Make it a successful project

Just because you have energy to tackle his room in one day, doesn’t mean he does. Whatever you can do to ensure that it’s a positive, fruitful experience, the better.

Take into account your child’s maturity and attention span when you tackle clean-up. As with adults, it’s often easier to hit smaller projects one by one in shorter chunks of time than to commit to organizing an entire room in one day.

Start with an area that’s not going to be too hard or discouraging and only focus on one category at a time. For example, tackle projects like last year’s schoolwork first. If stuffed animals are hardest for your child, sort those after she’s gotten other practice letting go.

Every system needs tweaking. If you find he’s not really using the storage system you put in place together, ask him why and figure out together how to make it work better.

Set up a Memory Box

Goldman recommends memory boxes for kids. “It doesn’t matter whether it’s plastic or something more precious,” she explains. “What matters most is that she decides what goes in the box.”

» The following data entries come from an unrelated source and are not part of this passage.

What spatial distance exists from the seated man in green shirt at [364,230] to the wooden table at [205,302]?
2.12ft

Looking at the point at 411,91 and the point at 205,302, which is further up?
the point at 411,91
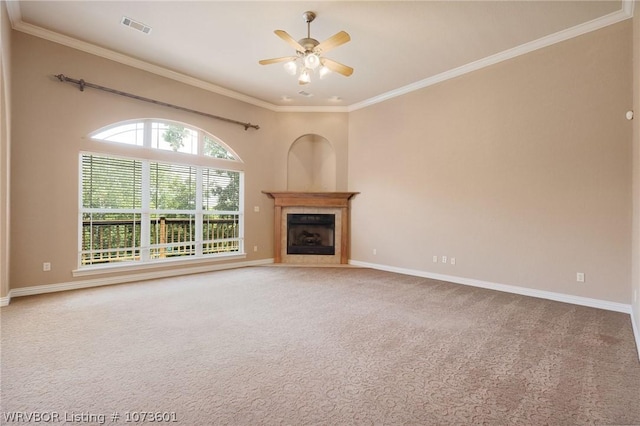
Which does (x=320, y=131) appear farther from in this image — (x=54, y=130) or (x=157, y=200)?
(x=54, y=130)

  • For her to buy into the box, it has to be what she—not you—finds most meaningful at that particular time.
  • Choose a size that seems reasonable for your child and will be one she wants to keep as an adult.
  • Ask her to think about what makes something truly special. For example, after a couple years, the “participation medals” your child got from camp may not be as important as the one trophy she got for a real achievement.
  • Start your own memory box. That way if she wants to toss something that you find precious, you can just add it to yours and let her keep ownership of her own box.

Keep a healthy perspective

Remember that your child is developing organizational skills, says Duffy, and above all have patience and a good sense of humor. As with most things in life, you need to know when to just let it go.